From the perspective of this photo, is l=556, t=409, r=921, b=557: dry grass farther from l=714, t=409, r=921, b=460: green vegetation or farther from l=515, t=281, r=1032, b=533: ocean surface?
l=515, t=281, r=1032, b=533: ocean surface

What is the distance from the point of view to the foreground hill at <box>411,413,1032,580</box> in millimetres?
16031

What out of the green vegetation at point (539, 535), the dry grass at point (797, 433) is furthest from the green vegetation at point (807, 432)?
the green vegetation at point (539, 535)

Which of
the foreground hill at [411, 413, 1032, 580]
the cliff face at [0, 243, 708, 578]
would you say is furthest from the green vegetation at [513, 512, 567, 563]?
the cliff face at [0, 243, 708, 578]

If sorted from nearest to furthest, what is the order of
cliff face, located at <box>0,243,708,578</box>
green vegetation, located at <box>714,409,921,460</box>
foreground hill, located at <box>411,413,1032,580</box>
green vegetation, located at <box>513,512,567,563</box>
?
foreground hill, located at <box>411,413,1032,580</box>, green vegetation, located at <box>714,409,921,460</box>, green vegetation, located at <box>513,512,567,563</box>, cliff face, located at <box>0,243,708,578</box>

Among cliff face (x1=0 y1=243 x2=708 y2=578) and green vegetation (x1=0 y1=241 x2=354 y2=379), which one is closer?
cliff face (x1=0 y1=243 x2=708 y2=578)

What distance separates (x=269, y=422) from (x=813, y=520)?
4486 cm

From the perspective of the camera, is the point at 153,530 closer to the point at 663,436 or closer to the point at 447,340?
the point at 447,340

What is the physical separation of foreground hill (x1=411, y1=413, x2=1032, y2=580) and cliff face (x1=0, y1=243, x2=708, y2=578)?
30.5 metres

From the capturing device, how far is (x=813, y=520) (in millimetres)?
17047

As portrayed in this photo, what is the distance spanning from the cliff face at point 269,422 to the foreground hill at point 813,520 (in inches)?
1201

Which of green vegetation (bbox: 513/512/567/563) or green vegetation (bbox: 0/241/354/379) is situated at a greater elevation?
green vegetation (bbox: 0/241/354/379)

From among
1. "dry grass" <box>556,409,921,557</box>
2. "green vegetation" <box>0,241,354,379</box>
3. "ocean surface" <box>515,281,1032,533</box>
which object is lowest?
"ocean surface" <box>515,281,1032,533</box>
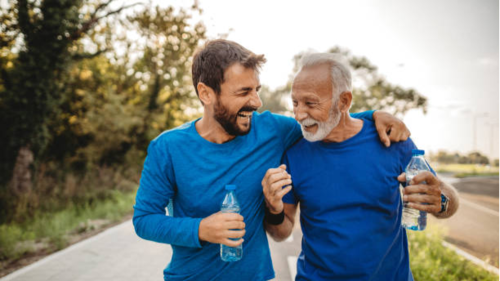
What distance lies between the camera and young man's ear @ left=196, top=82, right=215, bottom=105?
220 centimetres

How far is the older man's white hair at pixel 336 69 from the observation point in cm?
215

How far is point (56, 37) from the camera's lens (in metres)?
10.7

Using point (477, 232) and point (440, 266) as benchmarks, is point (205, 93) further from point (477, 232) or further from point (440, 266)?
point (477, 232)

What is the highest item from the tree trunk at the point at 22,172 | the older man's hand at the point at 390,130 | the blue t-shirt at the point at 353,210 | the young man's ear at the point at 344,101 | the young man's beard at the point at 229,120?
the young man's ear at the point at 344,101

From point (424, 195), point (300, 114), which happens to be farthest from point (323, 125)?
point (424, 195)

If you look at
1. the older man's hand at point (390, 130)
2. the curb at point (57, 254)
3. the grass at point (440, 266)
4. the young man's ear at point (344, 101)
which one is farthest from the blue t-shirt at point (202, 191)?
the curb at point (57, 254)

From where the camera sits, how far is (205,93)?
87.7 inches

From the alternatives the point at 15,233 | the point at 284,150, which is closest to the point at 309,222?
the point at 284,150

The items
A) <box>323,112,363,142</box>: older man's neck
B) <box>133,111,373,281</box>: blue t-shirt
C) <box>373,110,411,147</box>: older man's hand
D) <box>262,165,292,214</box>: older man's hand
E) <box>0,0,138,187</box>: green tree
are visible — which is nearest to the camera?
<box>262,165,292,214</box>: older man's hand

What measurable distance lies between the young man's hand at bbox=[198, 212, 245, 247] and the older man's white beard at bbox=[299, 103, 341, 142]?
807 millimetres

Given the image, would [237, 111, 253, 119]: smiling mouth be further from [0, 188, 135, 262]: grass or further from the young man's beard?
[0, 188, 135, 262]: grass

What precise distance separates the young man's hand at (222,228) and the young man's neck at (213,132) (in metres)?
0.64

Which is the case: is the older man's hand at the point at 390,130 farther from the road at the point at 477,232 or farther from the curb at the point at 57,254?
the curb at the point at 57,254

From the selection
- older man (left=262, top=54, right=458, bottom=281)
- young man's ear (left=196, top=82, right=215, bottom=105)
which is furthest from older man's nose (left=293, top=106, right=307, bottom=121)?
young man's ear (left=196, top=82, right=215, bottom=105)
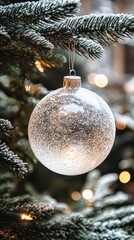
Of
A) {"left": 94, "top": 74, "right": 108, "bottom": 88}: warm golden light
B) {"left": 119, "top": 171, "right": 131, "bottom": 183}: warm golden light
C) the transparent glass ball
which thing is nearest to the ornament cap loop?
the transparent glass ball

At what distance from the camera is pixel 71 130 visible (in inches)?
21.5

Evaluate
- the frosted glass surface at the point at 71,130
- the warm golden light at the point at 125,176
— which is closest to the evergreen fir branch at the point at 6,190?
the frosted glass surface at the point at 71,130

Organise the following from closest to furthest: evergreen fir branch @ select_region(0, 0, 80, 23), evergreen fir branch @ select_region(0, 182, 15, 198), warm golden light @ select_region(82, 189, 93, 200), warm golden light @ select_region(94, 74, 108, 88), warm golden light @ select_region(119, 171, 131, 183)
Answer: evergreen fir branch @ select_region(0, 0, 80, 23)
evergreen fir branch @ select_region(0, 182, 15, 198)
warm golden light @ select_region(82, 189, 93, 200)
warm golden light @ select_region(119, 171, 131, 183)
warm golden light @ select_region(94, 74, 108, 88)

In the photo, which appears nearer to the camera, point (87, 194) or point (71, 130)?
point (71, 130)

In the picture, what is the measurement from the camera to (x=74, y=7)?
52 cm

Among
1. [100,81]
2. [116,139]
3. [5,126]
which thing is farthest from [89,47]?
[100,81]

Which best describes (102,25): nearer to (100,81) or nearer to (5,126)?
(5,126)

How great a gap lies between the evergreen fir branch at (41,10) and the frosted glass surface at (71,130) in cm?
10

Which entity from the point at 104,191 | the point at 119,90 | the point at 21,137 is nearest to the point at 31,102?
the point at 21,137

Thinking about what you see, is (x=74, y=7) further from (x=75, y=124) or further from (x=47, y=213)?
(x=47, y=213)

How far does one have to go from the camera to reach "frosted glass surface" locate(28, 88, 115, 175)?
549mm

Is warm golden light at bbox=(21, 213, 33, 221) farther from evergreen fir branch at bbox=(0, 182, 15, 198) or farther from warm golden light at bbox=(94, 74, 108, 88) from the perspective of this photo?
warm golden light at bbox=(94, 74, 108, 88)

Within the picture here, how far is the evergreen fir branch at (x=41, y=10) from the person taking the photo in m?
0.53

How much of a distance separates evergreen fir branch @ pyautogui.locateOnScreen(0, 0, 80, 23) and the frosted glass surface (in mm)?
100
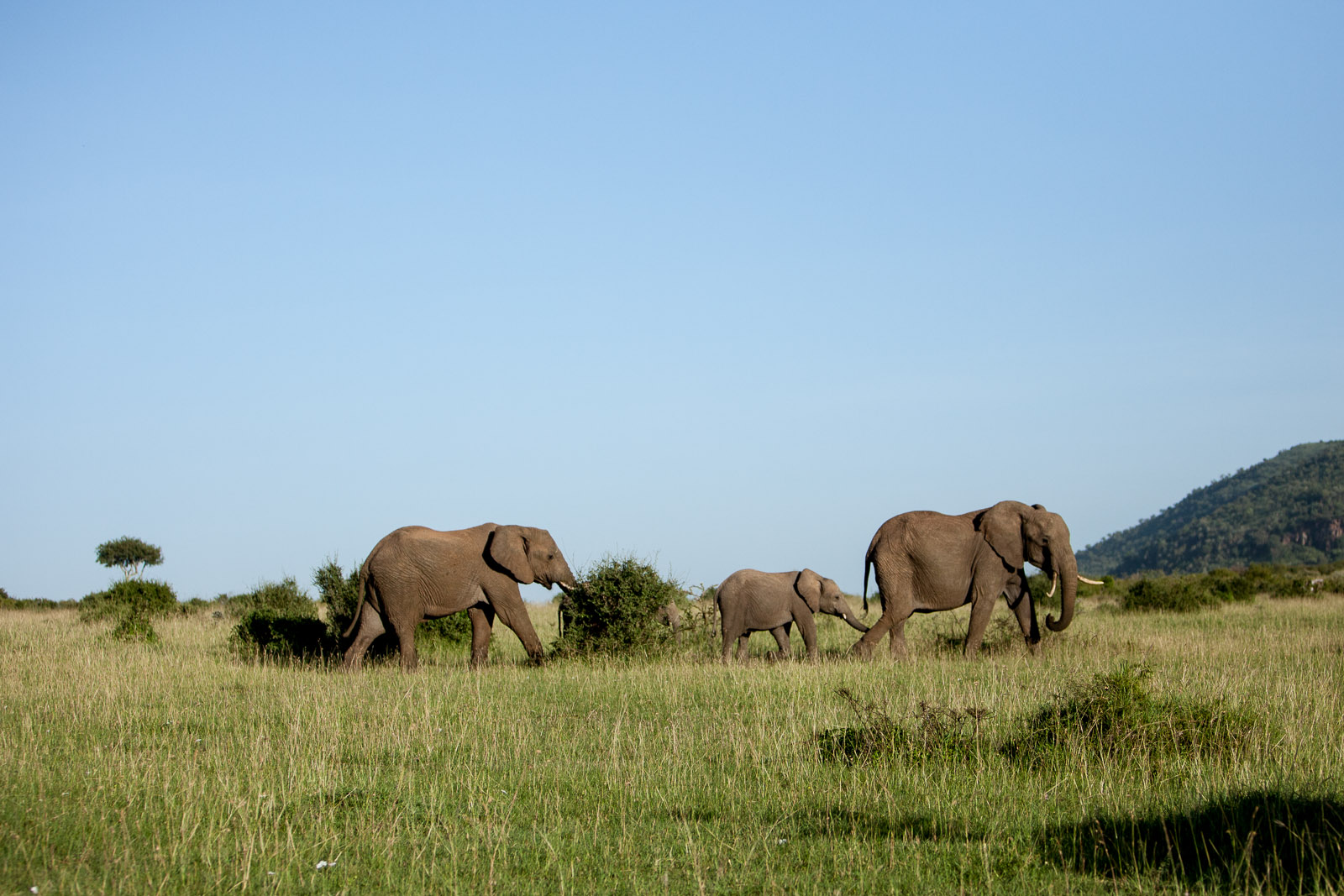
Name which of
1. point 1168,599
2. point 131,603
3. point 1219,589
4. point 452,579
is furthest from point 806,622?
point 1219,589

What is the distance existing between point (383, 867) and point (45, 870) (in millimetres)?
1921

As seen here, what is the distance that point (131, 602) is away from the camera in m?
30.4

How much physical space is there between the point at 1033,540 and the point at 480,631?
9688 millimetres

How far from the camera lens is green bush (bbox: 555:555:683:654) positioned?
63.3ft

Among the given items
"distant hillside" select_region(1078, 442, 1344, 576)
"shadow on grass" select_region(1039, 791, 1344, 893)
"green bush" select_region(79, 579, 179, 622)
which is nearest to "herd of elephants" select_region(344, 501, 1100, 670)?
"shadow on grass" select_region(1039, 791, 1344, 893)

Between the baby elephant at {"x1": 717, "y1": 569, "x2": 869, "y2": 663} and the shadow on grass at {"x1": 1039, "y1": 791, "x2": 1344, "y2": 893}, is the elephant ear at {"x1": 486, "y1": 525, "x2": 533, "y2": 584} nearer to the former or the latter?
the baby elephant at {"x1": 717, "y1": 569, "x2": 869, "y2": 663}

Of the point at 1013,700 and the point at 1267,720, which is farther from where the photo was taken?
the point at 1013,700

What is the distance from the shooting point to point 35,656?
18219 mm

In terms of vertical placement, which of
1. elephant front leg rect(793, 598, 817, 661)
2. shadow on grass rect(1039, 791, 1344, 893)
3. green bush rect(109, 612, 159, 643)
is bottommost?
shadow on grass rect(1039, 791, 1344, 893)

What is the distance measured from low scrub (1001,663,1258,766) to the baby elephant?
9.10m

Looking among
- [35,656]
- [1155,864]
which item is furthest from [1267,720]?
[35,656]

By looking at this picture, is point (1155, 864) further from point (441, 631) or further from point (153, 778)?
point (441, 631)

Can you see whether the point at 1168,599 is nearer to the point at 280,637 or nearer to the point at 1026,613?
the point at 1026,613

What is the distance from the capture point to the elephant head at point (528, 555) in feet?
61.1
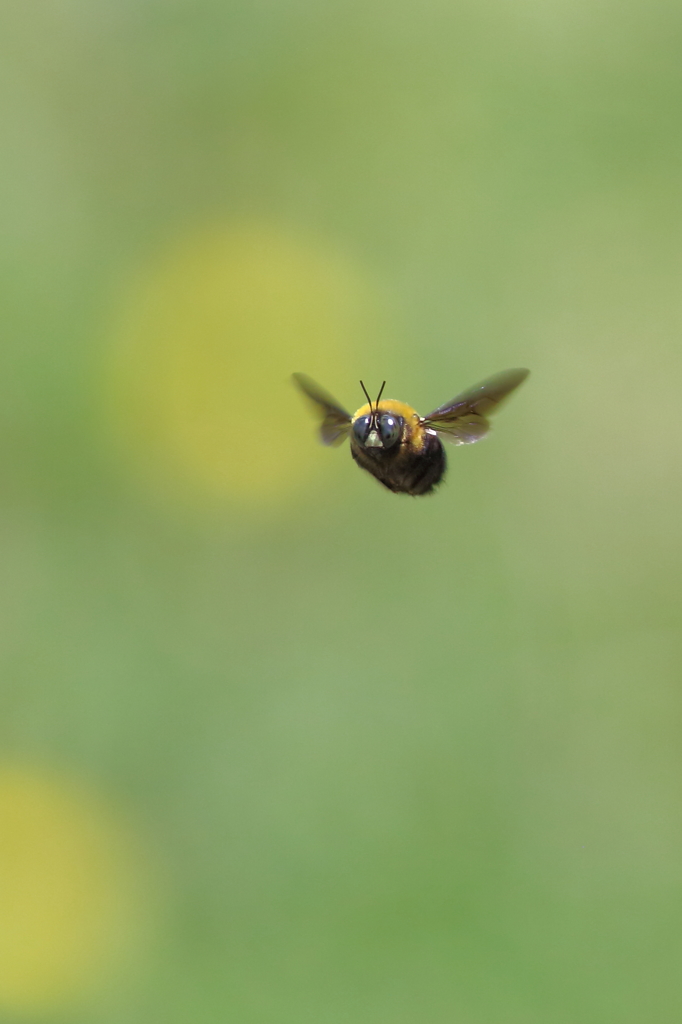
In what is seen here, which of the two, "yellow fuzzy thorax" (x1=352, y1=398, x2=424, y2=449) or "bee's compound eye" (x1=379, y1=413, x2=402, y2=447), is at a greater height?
"yellow fuzzy thorax" (x1=352, y1=398, x2=424, y2=449)

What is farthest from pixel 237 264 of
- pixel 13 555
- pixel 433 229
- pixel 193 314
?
pixel 13 555

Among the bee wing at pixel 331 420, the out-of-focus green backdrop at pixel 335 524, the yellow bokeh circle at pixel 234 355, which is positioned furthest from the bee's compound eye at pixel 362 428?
the yellow bokeh circle at pixel 234 355

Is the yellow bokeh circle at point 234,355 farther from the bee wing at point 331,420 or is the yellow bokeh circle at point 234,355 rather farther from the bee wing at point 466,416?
the bee wing at point 466,416

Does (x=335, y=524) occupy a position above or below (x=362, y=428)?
above

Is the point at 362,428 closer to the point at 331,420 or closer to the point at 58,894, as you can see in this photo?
the point at 331,420

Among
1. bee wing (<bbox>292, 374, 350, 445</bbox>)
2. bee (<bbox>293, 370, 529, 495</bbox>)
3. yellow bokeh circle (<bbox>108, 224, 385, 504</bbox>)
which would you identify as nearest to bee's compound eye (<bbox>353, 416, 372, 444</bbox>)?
bee (<bbox>293, 370, 529, 495</bbox>)

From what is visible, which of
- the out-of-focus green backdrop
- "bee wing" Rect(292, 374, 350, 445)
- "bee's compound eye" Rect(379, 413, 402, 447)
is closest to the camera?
"bee's compound eye" Rect(379, 413, 402, 447)

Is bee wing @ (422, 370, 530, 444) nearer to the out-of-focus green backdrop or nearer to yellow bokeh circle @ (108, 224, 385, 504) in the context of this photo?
the out-of-focus green backdrop

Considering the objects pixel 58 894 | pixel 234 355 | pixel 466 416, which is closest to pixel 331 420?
pixel 466 416
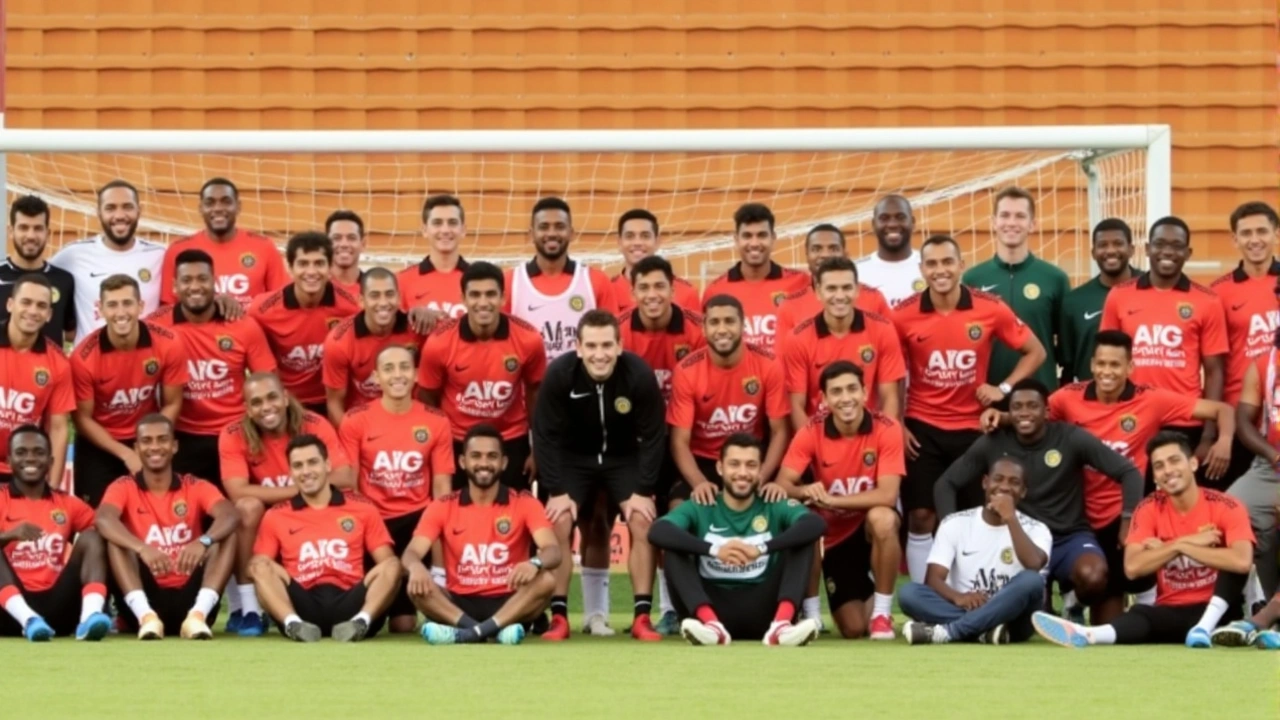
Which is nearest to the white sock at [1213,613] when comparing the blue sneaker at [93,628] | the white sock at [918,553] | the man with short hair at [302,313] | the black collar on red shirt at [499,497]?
the white sock at [918,553]

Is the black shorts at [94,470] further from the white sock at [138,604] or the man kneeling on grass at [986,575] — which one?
the man kneeling on grass at [986,575]

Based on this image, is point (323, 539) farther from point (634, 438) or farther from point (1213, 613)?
point (1213, 613)

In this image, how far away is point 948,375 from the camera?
955 cm

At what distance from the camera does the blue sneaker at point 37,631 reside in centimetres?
855

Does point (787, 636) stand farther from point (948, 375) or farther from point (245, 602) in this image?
point (245, 602)

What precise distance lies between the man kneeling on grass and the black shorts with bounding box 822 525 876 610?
600 mm

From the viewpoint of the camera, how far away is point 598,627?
30.5ft

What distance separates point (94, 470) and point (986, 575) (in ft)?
13.1

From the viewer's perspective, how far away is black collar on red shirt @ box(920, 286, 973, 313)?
31.2 feet

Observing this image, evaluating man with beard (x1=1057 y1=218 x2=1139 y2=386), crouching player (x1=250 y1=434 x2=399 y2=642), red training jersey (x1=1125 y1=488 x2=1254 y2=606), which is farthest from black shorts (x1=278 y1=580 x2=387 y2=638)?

= = = = =

* _PROMPT_: Write out the lines starting at the one that contains "From the viewer's" and ending with the last of the lines, keeping them exactly as they are.

* _EXERCISE OUTPUT_:
From the viewer's perspective, how far away is black collar on red shirt @ box(920, 286, 973, 313)?
31.2 feet

Observing this image, evaluating man with beard (x1=1057 y1=218 x2=1139 y2=386), crouching player (x1=250 y1=434 x2=399 y2=642), red training jersey (x1=1125 y1=488 x2=1254 y2=606), which is farthest from black shorts (x1=278 y1=580 x2=387 y2=638)?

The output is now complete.